En todo caso, habrá otros cursos, talleres, conferencias, donde podamos oír otras formas de producir. Hay casos claros ya de una nueva generación de productores que quiere hacer las cosas bien.
Pero todo conocimiento es útil. Y sí, la verdad es que uno ya intuye que el esquema está obsoleto como norma, porque la realidad del audiovisual cambia cada día.
Los productores tienen cada día un trabajo más arduo. La financiación ya no puede depender de las ayudas públicas (excepto en proyectos pequeños, y de intencionada marca de arte y ensayo), y, si bien hay más mercado, las negociaciones, y la ingeniería económica que hay que desarrollar demanda (y ya era hora) que los productores sean cada vez más eso: productores. Es decir, ni tienen tiempo, ni cabeza para meterse a discutir sobre diálogos explicativos, puntos de giro, o personajes secundarios. Al menos, el que de veras quiera sobrevivir en esta industria, sin ser un sinvergüenza o (con peor suerte) un huido de Hacienda.
Por otro lado, tal vez lo respirado y comentado en el descanso del curso, me permite vislumbrar otra posibilidad. Una especie de venganza de los guionistas. Tras años en que los productores nos masacraban haciéndonos ver que ellos sabían de lo que funcionaba o no en una historia, quizá ahora sea el día en que los guionistas empecemos a opinar sobre estrategias de marketing.
Si es cierta la estadística, el 30% de los proyectos de cada año de la Fundación Carolina se producen. Eso implica que al menos cinco o seis directores y/guionistas serán productores. Y que lo habrán hecho bien. Porque, amigos productores −parece que suena de fondo−, si vosotros no hacéis bien vuestro trabajo, tendremos que empezar nosotros mismos a generar ideas… y llevarlas a buen fin por nosotros mismos.
Y es que otra de las sensaciones que me han llegado es que, aún viniendo del guión y/o la dirección, donde el ego es una amenaza, y una tentación, la crisis o qué sé yo qué ha hecho que muchos se planteen de manera serie una cuestión esencial: ¿para qué demonios rodamos nuestras historias?
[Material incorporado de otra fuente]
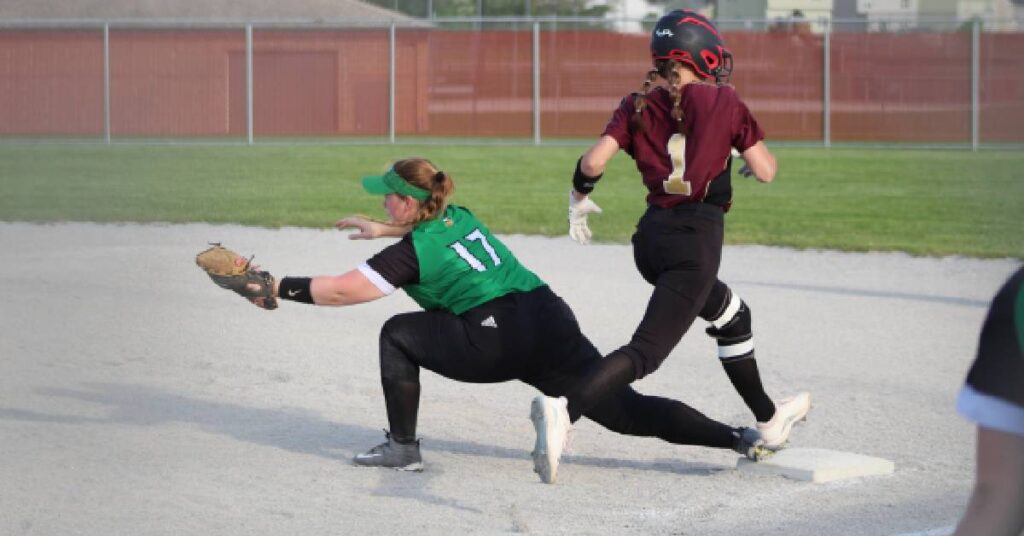 SOFTBALL SECTIONALS Valparaiso VS Chesterton 2021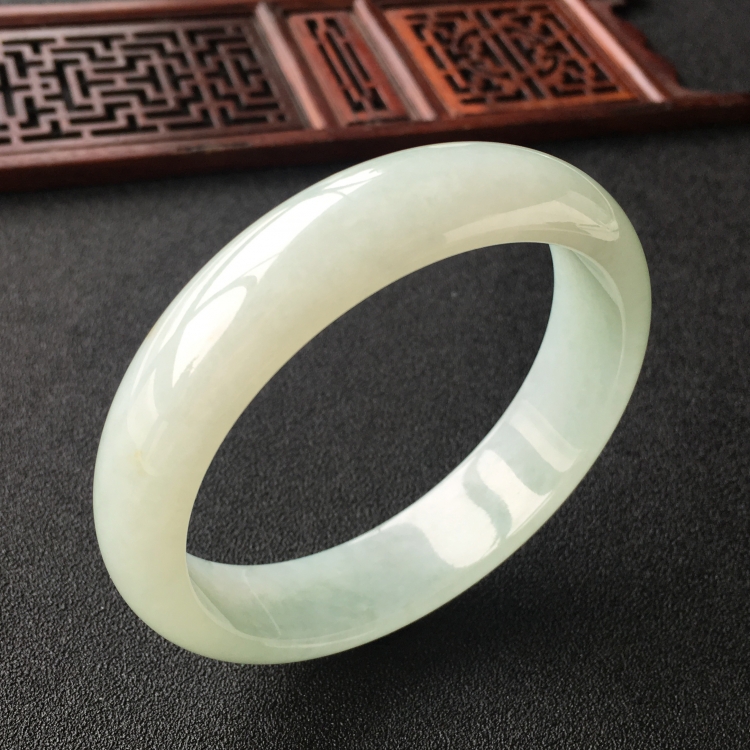 (超值推荐)糯冰种晴水手镯(57.6mm)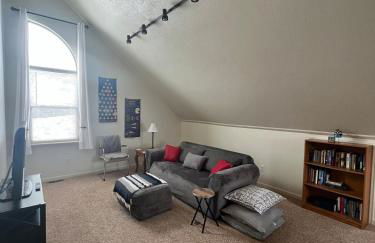 Hillside Haven Hot Tub & Stunning Mountain View - Foto 25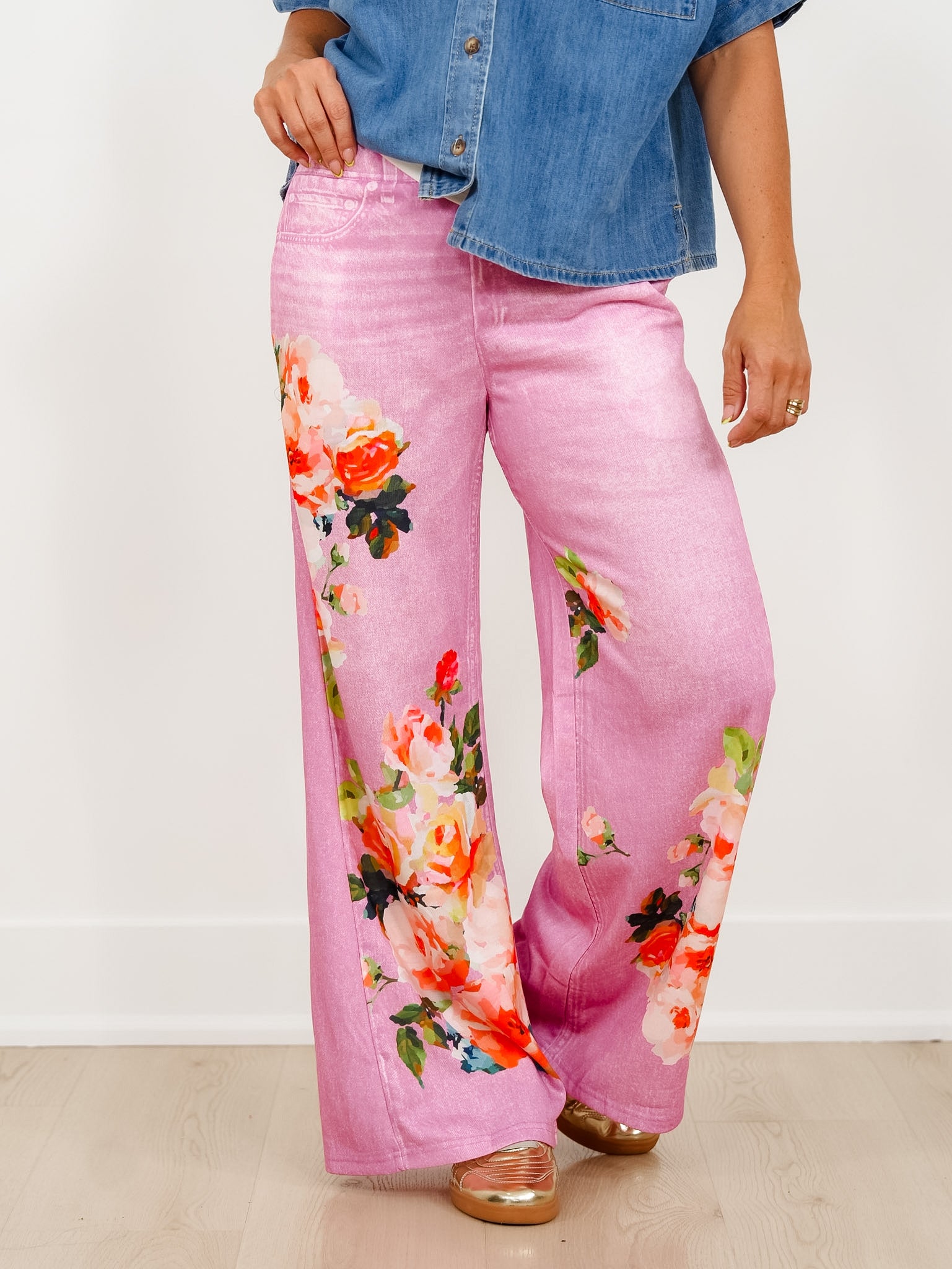 Plus/Reg Denim Look Elastic Leg Terry Pants with Bold Floral Print - Freckled Poppy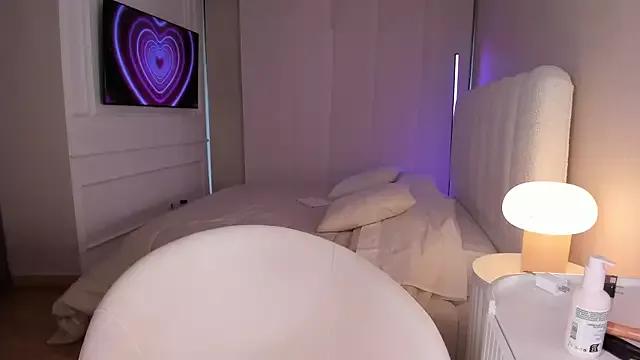 Girls and cam to cam: Watch as these sophisticated entertainers uncover their stunning costumes and curvaceous curves online!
Este camino, estos posibles futuros productores, quieren buscar a su público. ¿Las ayudas públicas? Claro, por qué no, pero ¿voy a estrenar? ¿Cómo? ¿Cuándo? ¿En cuántos países? Nada de lavar dinero, ni de pagarse una casa en una urbanización de lujo, ni esa estupidez supina de creerse o bien un bastión en “la Cultura” o un perteneciente “al mundillo”. O sea, ninguna de las razones por las que ciertos productores (las viejas guardias, en especial) se meten a producir cine.
Seguiremos informando. Yo estoy bastante ilusionado porque ya hemos tocado temas relevantes (el dossier de presentación de proyectos) y por que el jueves tenemos un pitching para el que nos van a preparar.